Health Boards Propose Patients Charges
Two District Health Boards – Otago and Southland - this week put forth a proposal which could see public hospital patients being given the option of paying for their treatment if it could not be funded through the public health system.
This proposal immediately caused an outcry from both hospital doctors and nurses who fear that it would create ‘two classes of patients in the public health system’ - those that can pay, and those that cannot. They fear that this is the start of the slippery slope which would see low-income families pushed to the bottom of the queue while the wealthy that can afford it pay their way to the front. The notion that someone can pay for ‘public’ healthcare immediately has people jumping to the worst conclusion - that it will be the end of our public healthcare system as we know it, with only the rich being able to afford treatment.
I see this proposal somewhat differently. I see this as an attempt by the DHBs to come up with a solution for a public healthcare system that is failing its citizens. Whether or not this is the right solution needs more investigation, but the fact that the DHBs themselves are proposing fundamental changes to the way they provide healthcare shows that they too believe there is a massive problem with our health system that needs to be addressed.
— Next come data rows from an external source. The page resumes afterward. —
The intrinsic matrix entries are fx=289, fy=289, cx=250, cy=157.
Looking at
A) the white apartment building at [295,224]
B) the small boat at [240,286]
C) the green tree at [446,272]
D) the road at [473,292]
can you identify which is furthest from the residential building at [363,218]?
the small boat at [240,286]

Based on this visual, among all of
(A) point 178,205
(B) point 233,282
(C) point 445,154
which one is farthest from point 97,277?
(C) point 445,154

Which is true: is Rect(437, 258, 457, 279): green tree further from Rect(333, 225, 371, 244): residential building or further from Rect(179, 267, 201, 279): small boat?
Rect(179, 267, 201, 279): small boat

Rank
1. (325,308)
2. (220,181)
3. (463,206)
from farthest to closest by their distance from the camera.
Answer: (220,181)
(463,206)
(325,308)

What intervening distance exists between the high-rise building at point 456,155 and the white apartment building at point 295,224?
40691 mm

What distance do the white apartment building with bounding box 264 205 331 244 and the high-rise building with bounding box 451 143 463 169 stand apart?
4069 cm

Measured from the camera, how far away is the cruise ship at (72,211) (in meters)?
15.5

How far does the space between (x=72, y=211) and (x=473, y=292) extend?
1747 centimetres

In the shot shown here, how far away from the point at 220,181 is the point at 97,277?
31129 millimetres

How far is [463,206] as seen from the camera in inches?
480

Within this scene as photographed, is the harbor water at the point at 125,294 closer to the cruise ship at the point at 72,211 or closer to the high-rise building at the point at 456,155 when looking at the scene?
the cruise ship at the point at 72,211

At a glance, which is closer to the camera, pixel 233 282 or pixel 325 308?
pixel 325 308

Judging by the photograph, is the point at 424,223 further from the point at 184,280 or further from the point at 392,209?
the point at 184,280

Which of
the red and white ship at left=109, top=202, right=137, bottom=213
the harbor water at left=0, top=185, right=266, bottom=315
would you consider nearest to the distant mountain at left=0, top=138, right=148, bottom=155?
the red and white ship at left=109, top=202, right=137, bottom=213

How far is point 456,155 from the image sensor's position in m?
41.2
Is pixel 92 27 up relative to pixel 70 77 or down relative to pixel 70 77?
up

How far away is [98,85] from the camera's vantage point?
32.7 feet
This kind of idea is the predictable outcome of National’s inability to deal with a broken health system. Over the past decade health spending has increased dramatically with 54 percent of income tax spent on healthcare. Just two years ago it was 41 percent. Despite this dramatic increase we have not seen any real improvement in health outcomes for New Zealanders.
National’s solution to this ballooning expense has been to reduce the annual increase of Government spending in healthcare. Inevitably, this approach will result in shortages. In fact this is exactly what Otago and Southland DHB are trying to address with their proposal that has caused such an outcry. Although it is good that National has realised New Zealanders cannot afford to support such increases in health spending at the rate that Labour was, if they fail to reform the system while also starving it of funds, problems will continue to emerge.
The truth is there are already two classes of patients in New Zealand; those that can afford private health insurance, and those that cannot. The first have the choice to use either private or public health care, without the worry of waiting lists. The latter rely solely on our overworked, underperforming health care sector and can languish on waiting lists while their medical condition worsens. With a system that is clearly not working, why do we continue to prod around the edges trying to improve it?
When looking to reform the healthcare sector we must look to our end goals first and plan the system around these goals and not the other way around. The goal is simple - quality healthcare available for all regardless of income. The person the healthcare sector must serve is the patient – not the doctors, not the nurses, and not the bureaucrats.
The only thing that gives power to customers is the fact that they have the money, and therefore they have the choice over who to buy from and what to buy. That means that businesses compete against each other to offer the best products at the best price. Until that property exists in healthcare, it will continue to cost too much and deliver too little.